DRAFT PROSPECTUS DISCLOSURE FOR

NATURAL RESOURCES SECURITIES FUND

   If Proposal 3 of the attached Proxy Statement is approved by shareholders,
the name, investment objective and concentration policy of the Precious Metals
Fund, a series of Franklin Valuemark Funds ("Trust"), would be changed into
those of a proposed Natural Resources Securities Fund. This Appendix contains
the proposed description of the Natural Resources Securities Fund which would
replace the description of the Precious Metals Fund in the Trust prospectus.

   This description is intended to provide you with additional information
regarding Proposal 3. It does not, however, have all of the information which
will appear in the prospectus. In particular, it does not contain financial
information, or detailed descriptions of the investment policies, restrictions
and risks which are common to more than one fund. This information, currently in
the Franklin Valuemark Funds prospectus dated November 8, 1996, as amended
January 14, 1997, would not be affected by Proposal 3. In addition, like all
prospectus disclosures, other than fundamental policies or restrictions
requiring shareholder approval, the description below may be changed by the
Trust in the future. For these reasons, you should read the prospectus which is
in effect at the time of your next investment decision prior to making an
investment in the fund described below.

A. The following would replace the subsection entitled "Precious Metals Fund"
under "Fund Investment Objectives and Policies":

      Natural Resources Securities Fund

      The Natural Resources Securities Fund's investment objective is capital
      appreciation; current income is a secondary objective. The Fund seeks to
      achieve its objective by concentrating its investments in securities
      issued by companies in or related to the natural resources sector.

      Portfolio Investments. Under normal market conditions, the Fund will
      invest primarily (at least 65% of assets) in securities issued by
      companies in or related to the natural resources sector. Companies in the
      natural resources sector may own, produce, refine, process or market
      natural resources, or provide support services for natural resources
      companies (e.g., develop technologies or provide services, supplies or
      equipment directly related to the production of natural resources). The
      natural resources sector includes, but is not limited to, the following
      industries: integrated oil; oil and gas exploration and production; gold
      and precious metals; steel and iron ore production; aluminum production;
      forest products; farming products; paper products; chemicals; building
      materials; energy services and technology; environmental services; and
      energy generation and distribution.

The request:
Answer these questions from the draft prospectus disclosure:
1. Which fund's name, investment objective and concentration policy would change if Proposal 3 is approved?
2. What is the date of the current Franklin Valuemark Funds prospectus, including its amendment date?
3. Under normal market conditions, what minimum share of its assets will the Natural Resources Securities Fund invest in securities of companies in or related to the natural resources sector?
The listing that follows is not needed for this task.

Data section:
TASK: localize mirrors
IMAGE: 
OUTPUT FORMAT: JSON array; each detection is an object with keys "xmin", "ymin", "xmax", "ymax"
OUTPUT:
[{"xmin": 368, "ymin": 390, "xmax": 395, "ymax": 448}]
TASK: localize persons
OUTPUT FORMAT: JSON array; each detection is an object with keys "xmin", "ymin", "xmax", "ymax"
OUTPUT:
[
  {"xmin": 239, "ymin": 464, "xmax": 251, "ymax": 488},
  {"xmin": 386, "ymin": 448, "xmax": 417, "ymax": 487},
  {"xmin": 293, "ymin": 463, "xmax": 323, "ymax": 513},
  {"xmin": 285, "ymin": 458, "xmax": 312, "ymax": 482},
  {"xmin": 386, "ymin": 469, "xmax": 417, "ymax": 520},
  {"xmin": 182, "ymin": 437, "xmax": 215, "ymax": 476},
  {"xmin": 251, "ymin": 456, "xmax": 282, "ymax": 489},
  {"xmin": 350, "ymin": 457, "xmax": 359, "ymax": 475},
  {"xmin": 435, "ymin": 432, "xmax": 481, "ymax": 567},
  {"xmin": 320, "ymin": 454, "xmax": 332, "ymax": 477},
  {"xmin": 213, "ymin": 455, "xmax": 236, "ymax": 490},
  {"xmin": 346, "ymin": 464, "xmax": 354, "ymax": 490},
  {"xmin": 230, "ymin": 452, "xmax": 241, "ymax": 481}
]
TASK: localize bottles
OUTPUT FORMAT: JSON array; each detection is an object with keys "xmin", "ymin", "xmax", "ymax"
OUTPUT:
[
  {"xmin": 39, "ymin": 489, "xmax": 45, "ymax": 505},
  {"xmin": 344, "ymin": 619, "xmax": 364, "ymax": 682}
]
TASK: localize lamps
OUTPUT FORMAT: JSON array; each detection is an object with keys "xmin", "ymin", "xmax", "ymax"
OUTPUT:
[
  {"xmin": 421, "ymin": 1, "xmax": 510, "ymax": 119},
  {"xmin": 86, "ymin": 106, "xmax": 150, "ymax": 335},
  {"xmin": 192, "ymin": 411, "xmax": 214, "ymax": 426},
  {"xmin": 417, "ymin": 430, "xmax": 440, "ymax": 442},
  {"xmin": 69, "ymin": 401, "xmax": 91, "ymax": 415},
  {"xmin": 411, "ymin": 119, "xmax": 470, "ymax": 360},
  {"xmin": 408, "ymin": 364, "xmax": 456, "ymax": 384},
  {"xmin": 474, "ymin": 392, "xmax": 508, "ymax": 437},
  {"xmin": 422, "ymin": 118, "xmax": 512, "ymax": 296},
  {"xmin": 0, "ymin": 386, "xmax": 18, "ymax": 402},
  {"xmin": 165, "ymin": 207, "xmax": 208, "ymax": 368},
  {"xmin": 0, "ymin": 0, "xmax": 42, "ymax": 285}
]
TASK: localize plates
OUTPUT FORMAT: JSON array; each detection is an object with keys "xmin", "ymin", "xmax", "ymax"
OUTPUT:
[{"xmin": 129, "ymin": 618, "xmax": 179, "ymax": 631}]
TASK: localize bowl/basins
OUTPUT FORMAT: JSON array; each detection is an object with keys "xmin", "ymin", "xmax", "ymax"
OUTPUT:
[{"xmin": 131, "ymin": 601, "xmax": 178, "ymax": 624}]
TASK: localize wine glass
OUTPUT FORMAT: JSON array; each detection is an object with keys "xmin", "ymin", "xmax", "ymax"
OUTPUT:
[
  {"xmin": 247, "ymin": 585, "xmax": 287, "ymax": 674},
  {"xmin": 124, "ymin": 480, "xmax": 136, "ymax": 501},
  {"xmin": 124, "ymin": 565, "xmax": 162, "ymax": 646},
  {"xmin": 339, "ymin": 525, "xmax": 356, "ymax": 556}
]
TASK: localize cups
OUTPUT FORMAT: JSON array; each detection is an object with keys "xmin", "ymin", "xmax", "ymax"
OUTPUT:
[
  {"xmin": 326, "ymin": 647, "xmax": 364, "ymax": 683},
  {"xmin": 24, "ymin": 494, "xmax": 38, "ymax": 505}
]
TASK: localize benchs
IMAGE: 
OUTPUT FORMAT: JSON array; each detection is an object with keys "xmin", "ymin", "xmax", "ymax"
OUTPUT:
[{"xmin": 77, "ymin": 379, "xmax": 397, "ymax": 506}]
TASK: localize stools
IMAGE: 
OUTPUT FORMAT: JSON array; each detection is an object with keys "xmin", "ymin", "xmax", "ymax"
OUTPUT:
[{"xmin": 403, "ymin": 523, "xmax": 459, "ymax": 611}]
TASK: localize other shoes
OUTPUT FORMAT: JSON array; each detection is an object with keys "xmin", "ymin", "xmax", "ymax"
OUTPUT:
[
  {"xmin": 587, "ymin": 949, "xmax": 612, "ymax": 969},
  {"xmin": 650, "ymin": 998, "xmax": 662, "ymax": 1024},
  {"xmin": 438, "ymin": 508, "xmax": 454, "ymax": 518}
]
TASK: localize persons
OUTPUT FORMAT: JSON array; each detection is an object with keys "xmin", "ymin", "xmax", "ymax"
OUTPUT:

Final result:
1. The Precious Metals Fund.
2. November 8, 1996, as amended January 14, 1997.
3. At least 65% of its assets.